Otto v. Otto

220 A.D. 130 | N.Y. App. Div. | 1927

Merrell, J.

The action is to obtain a decree of divorce because of the misconduct of the defendant. The summons and complaint herein were served personally upon the defendant on the 19th day of June, 1925. The defendant appeared in the action and answered the complaint. On April 8, 1926, pursuant to an order of the court, the defendant served a supplemental answer containing allegations setting forth a separate and distinct defense to plaintiff’s complaint, to which plaintiff duly replied. After the action was at issue, upon affidavits showing that since the commencement of the action, and during the summer of 1926, the defendant was living in adulterous intercourse with another woman at Sea Girt, N. J., and that information thereof came to plaintiff during the summer of that year and long after the service of her complaint, plaintiff applied for and, by the order appealed from, was granted leave to serve a supplemental complaint alleging such acts of adultery by the defendant committed since the commencement of the action. The defendant has appealed from said order and asks a reversal thereof and a denial of plaintiff’s motion upon the authority of several decisions of this and other courts, notably, Faas v.
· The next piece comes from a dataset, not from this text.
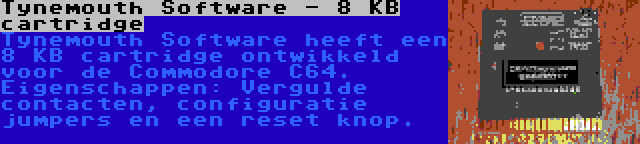 Tynemouth Software - 8 KB cartridge | Tynemouth Software heeft een 8 KB cartridge ontwikkeld voor de Commodore C64. Eigenschappen: Vergulde contacten, configuratie jumpers en een reset knop.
Faas (57 App. Div. 611); Beauley v. Beauley (199 id. 280); Milner v. Milner (2 Edw. Ch. 114), and Campbell v. Campbell (69 App. Div. 435), all, however, made prior to the enactment of the Civil Practice Act. Unquestionably, when such decisions were made it was the policy of the courts of this State, under the practice then in force, to refuse leave to set up, by way of supplemental pleading, adulterous acts alleged to have been committed subsequently to the commencement of the action. In enacting the Civil Practice Act it was clearly the intent of the Legislature to simplify and liberalize the practice in many respects.

We are of the opinion that under the practice, as liberalized by the Civil Practice Act, the Special Term, under the circumstances presented, was justified in granting the order permitting the service of a supplemental complaint setting forth such acts of *132misconduct on the part of the defendant, and of which acts the plaintiff was necessarily ignorant at the- time of the service of her former complaint. No good reason appears why the plaintiff, if she desires to rely for her cause of action upon acts committed by defendant since the commencement of the action, should be compelled to discontinue and bring a new action where she could allege such subsequent misconduct. Such circumlocution is uncalled for and under the present liberalized practice we regard as unnecessary. The decree should speak as of the time of its rendition.

The order appealed from should be affirmed, with ten dollars costs and disbursements of the appeal to the respondent.

Dowling, P. J., Finch, McAvoy and Proskauer, JJ., concur.

Order affirmed, with ten dollars costs and disbursements.